■ ЗАДАНИЯ:
1 – Сколько немецких разведчиков пролетело над ними, согласно отрывку?
2 – Переведите на английский язык предложение из отрывка: «Все трое взяли друг друга за руки, заверили, что если погибать — так всем вместе».
3 – Определите, соответствуют ли отрывку следующие утверждения: (a) толпа оттесняла их к корме; (b) они сбросили бушлаты; (c) с рубки баржи сигналы подавали в том числе белой простыней. Для каждого утверждения ответьте «да» или «нет» и приведите решающие слова из отрывка.

■ ЦИТИРУЕМЫЙ ТЕКСТ:

Между тем с усилением ветра волны становились более крутыми, водяная пыль стала долетать и до них. Становилось все труднее удерживаться на палубе. Почему-то толпа людей оттесняла их к носу, где положение, казалось, становилось еще более критическим.
В это время они и Таня тоже почувствовали и осознали грозную опасность. Расшнуровали ботинки, сбросили бушлаты. Все трое взяли друг друга за руки, заверили, что если погибать — так всем вместе. Таким образом они умножили свои силы.
Послышался гул самолетов. Думали, что это наши. Оказалось, что это были два немецких разведчика, которые сделали два круга и улетели.
Когда на горизонте появился дымок корабля и когда с буксира и баржи стали подавать сигналы выстрелами, сигнальными ракетами, а с рубки баржи еще и белой простыней, — это опять вселило надежду на скорую помощь.

■ ИСХОДНЫЕ ДАННЫЕ:

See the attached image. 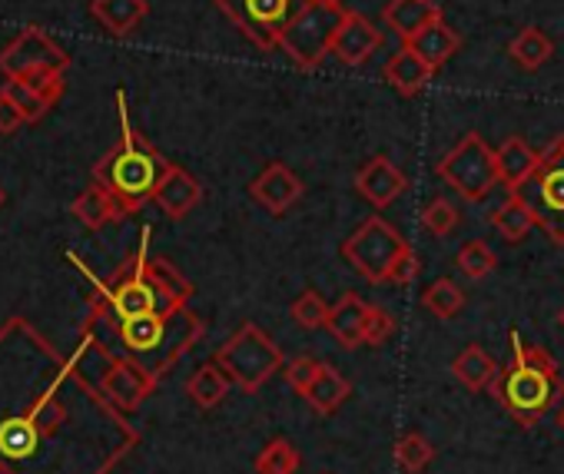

■ ОТВЕТЫ:
1 – Два немецких разведчика. Они сделали два круга и улетели.

2 – All three took each other by the hand and assured one another that if they were to die, they would all die together.

3 –
(a) Нет: «Почему-то толпа людей оттесняла их к носу».
(b) Да: «Расшнуровали ботинки, сбросили бушлаты».
(c) Да: «а с рубки баржи еще и белой простыней».